Water shortages around the world put a damper on agricultural production. But Tel Aviv University (TAU) and Weizmann Institute of Science researchers have discovered a mechanism that is responsible for the closing of stomata – thousands of microscopic pores on the surface of plant leaves that are vital for photosynthesis –.to prevent water loss and controls the development of lateral roots to better deal with physical stresses.
“Understanding plants’ response mechanisms to changing environments will significantly contribute to agriculture during this era of climate change and improve world food supply,” said Dr. Yuqin Zhang and Prof. Eilon Shani of TAU’s School of Plant Sciences and Food Security at the Wise Faculty of Life Sciences who headed the team.
The Israeli researchers, who were assisted by colleagues in Switzerland, Germany, the US, and Denmark, conducted the multi-stage study over six years. The article was published in the journal Science Advances under the title “ABA homeostasis and long-distance translocation are redundantly regulated by ABCG ABA importers.”
It has long been known that one way that plants respond to a shortage of water is by closing their stomata – small openings surrounded by two doughnut-shaped guard cells on the leaves that enable exchanges with the environment. The circular pore has a hole in the center for gas to enter or leave the plant. When these stomata are open, gas exchange increases, the photosynthesis process is speeded up, and the plant generates energy, grows. and bears fruit.
▬▬▬▬▬▬▬▬▬▬
* _Questions_
**a.** In the stomata article, in which journal was the study published?
**b.** Switch "lateral roots" to "side roots" in the stomata article and write out the passage that begins at the words "Water shortages around" and stops after "headed the team.".
**c.** Resume the stomata article from the point where it stops.

* _Data shown_
▬▬▬▬▬▬▬▬▬▬
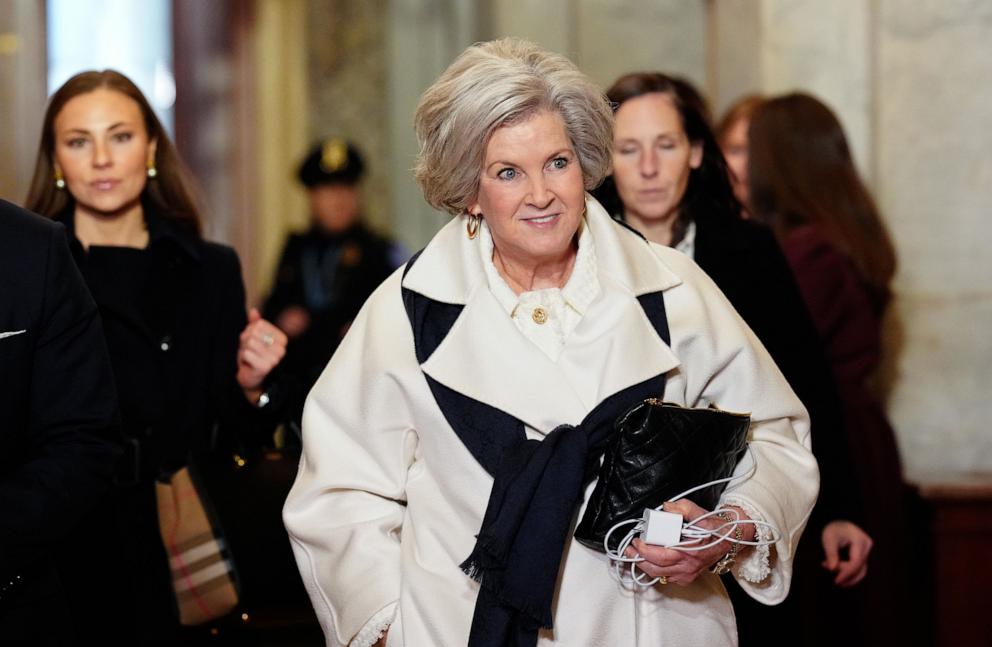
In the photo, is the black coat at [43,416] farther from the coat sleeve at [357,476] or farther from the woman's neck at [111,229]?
the woman's neck at [111,229]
▬▬▬▬▬▬▬▬▬▬
* _Task answers_
**a.** Science Advances

**b.**
Water shortages around the world put a damper on agricultural production. But Tel Aviv University (TAU) and Weizmann Institute of Science researchers have discovered a mechanism that is responsible for the closing of stomata – thousands of microscopic pores on the surface of plant leaves that are vital for photosynthesis –.to prevent water loss and controls the development of side roots to better deal with physical stresses.
“Understanding plants’ response mechanisms to changing environments will significantly contribute to agriculture during this era of climate change and improve world food supply,” said Dr. Yuqin Zhang and Prof. Eilon Shani of TAU’s School of Plant Sciences and Food Security at the Wise Faculty of Life Sciences who headed the team.

**c.**
But when the plant seeks to hold on to the little water available to it, it closes its stomata and reduces transpiration. This is a particularly sensitive and rapid process through which the plant maintains the proper balance at any given moment. It opens or closes stomata within seconds to minutes in response to any small change in water availability, temperature and the amount of light.”
According to researchers, it was discovered back in the 1960s that a plant hormone called ABA (abscisic acid) – a small signal molecule – leads to stomatal closure.
When a high level of ABA is present, the stomata tends to close, and, conversely, in its absence, they open. The prevailing belief for years was that ABA is produced in the roots in response to water deficit in the soil and then transported through the stem to the leaves in order to close the stomata. In the current study, researchers examined this hypothesis and found that the reality is far more complex.
“During the course of the study, which took six years, we relied on the plant model Arabidopsis from the Brassicaceae family (the mustards, crucifers or the cabbage family) and used a broad variety of advanced molecular genetics techniques,” said Shani. |We created mutations through genome editing, cell-type-specific gene activation and physiological characterizations using advanced equipment. Similarly, we used a combination of advanced microscopes and different chemical and genetic methodologies for fluorescent probing in order to find the exact location of ABA molecules in plants as well as the proteins involved.”
The findings were surprising. The researchers discovered that the ABA signal molecule is stored in an inactive state in the leaves themselves – in cells called mesophylls – that have a central role in photosynthesis. The storage process is actively carried out by two transporter proteins that had been previously unknown, ABCG17 and ABCG18. They transfer the ABA through the cell’s membrane into the mesophyll cells. There, the ABA becomes inactive by binding to a sugar molecule and is stored over time.
To examine the function of these two newly discovered proteins, they created various mutations in the respective genes that produce them and conducted a variety of additional experiments that characterized the proteins’ ABA transport activities with different systems such as frog eggs and yeast cells. They found that changes in the production of these proteins and their activities cause fluctuations in the transport and storage of ABA molecules in the plant and that without these proteins, ABA remains free, reaches the stomata in high concentrations, and promotes their closure.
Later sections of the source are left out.